Morty hauled her close and gave her one bumbling kiss, startling her senseless. His aura burned bright with determination. 'You're important to the world, Gaby. You have a purpose. You have to be free to do what you can.' His crooked smile wavered. 'And finally, I think I found my purpose. For once, I get to be the hero. Now
'Gaby!' Luther's voice echoed down the corridor. The beam of a bright flashlight hit the walls.
He was only a few yards away.
Gaby turned and fled.
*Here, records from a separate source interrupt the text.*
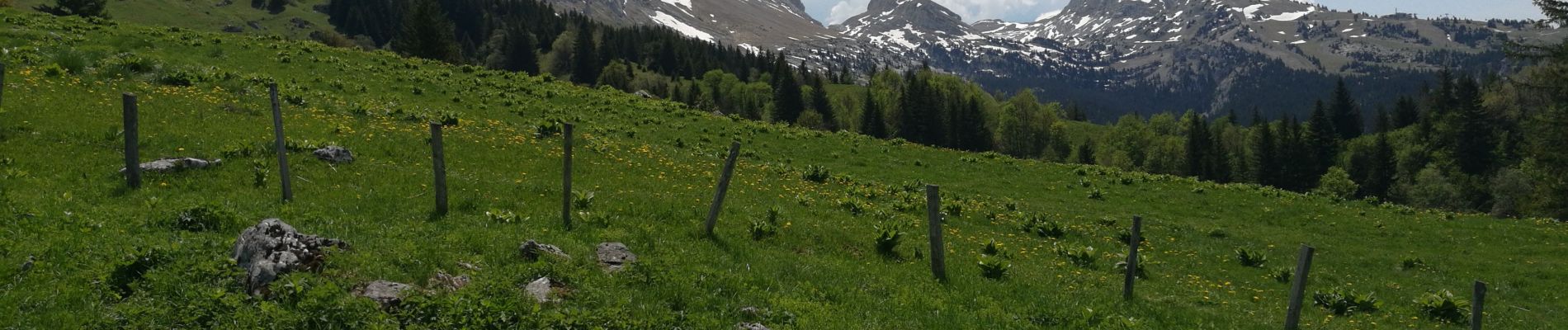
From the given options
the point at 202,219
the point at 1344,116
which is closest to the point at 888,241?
the point at 202,219

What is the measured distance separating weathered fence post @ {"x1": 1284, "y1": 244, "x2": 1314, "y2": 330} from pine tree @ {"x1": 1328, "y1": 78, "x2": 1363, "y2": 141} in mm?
163549

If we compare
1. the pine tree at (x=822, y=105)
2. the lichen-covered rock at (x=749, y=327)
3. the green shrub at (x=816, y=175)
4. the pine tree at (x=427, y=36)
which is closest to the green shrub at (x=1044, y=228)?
the green shrub at (x=816, y=175)

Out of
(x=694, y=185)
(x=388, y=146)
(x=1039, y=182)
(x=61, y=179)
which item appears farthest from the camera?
(x=1039, y=182)

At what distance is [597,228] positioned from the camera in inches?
563

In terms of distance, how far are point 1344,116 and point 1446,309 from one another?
162227 mm

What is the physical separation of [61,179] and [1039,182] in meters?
33.1

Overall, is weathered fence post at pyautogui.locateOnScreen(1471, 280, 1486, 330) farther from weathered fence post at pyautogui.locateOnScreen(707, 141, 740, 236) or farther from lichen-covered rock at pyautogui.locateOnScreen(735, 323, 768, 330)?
weathered fence post at pyautogui.locateOnScreen(707, 141, 740, 236)

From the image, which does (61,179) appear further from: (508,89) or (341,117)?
(508,89)

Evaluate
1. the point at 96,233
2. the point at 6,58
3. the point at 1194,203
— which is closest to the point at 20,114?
the point at 6,58

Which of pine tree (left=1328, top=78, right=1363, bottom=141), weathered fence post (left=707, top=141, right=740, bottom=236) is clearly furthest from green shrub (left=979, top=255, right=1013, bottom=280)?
pine tree (left=1328, top=78, right=1363, bottom=141)

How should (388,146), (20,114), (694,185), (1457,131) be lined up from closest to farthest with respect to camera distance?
1. (20,114)
2. (388,146)
3. (694,185)
4. (1457,131)

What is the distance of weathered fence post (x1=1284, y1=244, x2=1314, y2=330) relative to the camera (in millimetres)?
Result: 11945

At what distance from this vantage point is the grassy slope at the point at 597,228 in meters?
9.45

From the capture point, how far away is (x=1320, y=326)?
47.5 feet
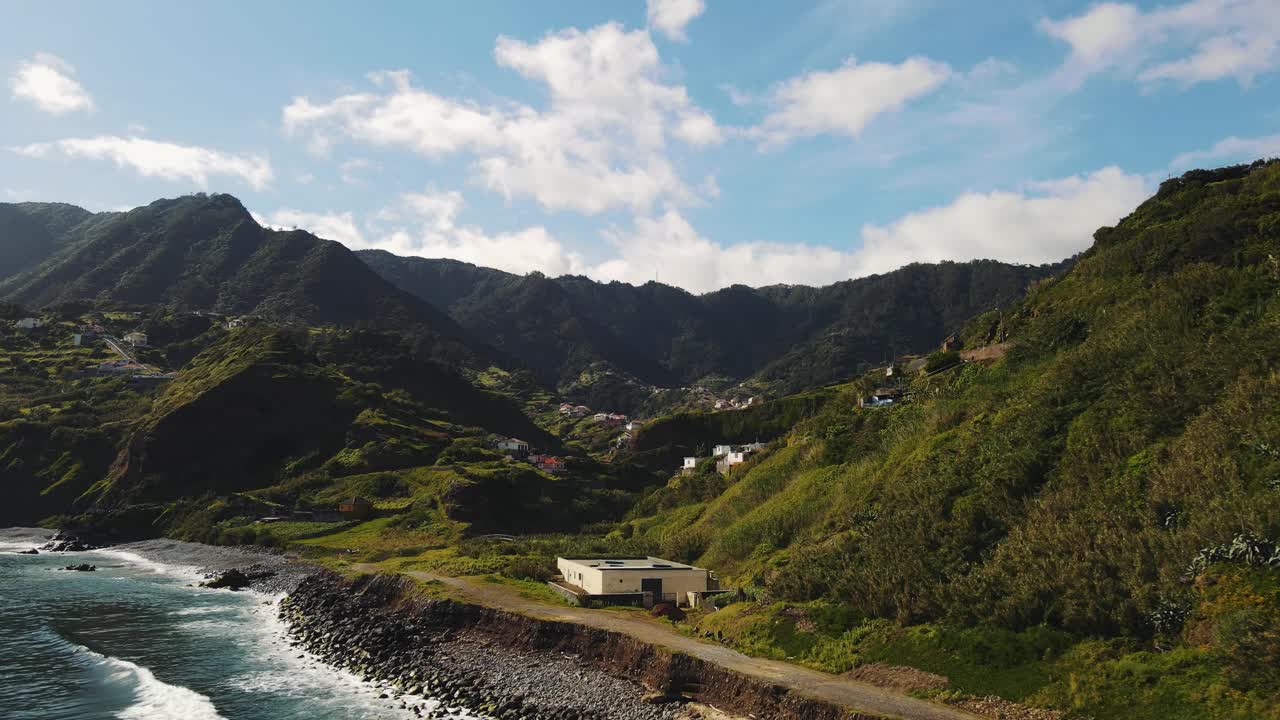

On her way across the room, she spotted a fresh corpse, unmarred with disease. Given the bright, suggestive clothing, it had to be the prostitute Rose.
Poor Bliss.
Gaby found the door and went through it with no idea where it led. She trusted God to see her safely outside. As the door shut behind her, impenetrable darkness closed in.
She crawled forward, feeling her way…
And that's when she heard the doctor speak. 'You let her do this.'
Gaby's heart dropped. Dr. Chiles wasn't dead!